Data
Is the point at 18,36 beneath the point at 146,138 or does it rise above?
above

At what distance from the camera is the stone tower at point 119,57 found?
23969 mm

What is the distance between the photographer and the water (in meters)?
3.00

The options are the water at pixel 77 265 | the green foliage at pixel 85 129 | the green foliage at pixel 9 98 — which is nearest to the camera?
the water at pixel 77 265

==

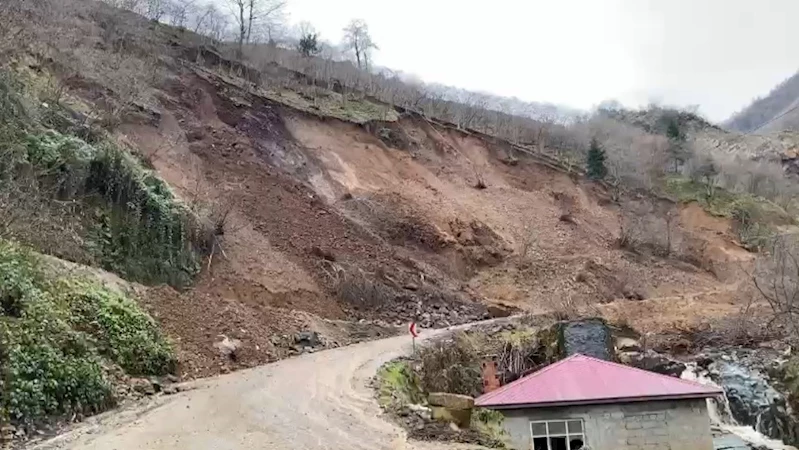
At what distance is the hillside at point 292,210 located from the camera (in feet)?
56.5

---

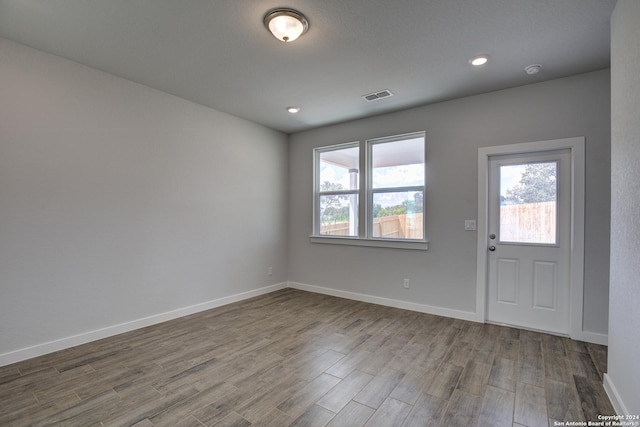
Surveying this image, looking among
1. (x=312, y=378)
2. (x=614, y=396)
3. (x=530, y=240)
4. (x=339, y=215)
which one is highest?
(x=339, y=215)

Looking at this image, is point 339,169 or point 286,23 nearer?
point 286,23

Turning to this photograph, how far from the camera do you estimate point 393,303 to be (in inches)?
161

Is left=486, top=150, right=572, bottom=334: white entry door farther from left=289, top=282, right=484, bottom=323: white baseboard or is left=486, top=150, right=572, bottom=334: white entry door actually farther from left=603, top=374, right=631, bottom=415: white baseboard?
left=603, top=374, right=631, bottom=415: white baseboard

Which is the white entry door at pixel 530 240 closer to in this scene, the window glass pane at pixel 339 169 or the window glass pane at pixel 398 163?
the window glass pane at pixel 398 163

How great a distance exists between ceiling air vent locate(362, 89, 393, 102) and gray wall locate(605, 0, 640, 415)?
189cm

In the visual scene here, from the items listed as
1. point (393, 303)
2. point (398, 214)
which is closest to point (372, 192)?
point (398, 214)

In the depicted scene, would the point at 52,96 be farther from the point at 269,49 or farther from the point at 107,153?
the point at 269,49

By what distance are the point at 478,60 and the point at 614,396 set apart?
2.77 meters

Job
Transcribe verbatim the portion of the data that opens with the line containing "In the depicted" and closes with the line containing "2.77 meters", including both of those lines.

Right answer
In the depicted scene, would the point at 52,96 be farther from the point at 269,49 or farther from the point at 107,153?
the point at 269,49

By what distance are the point at 478,60 and the point at 614,396 set apart?
2.77 meters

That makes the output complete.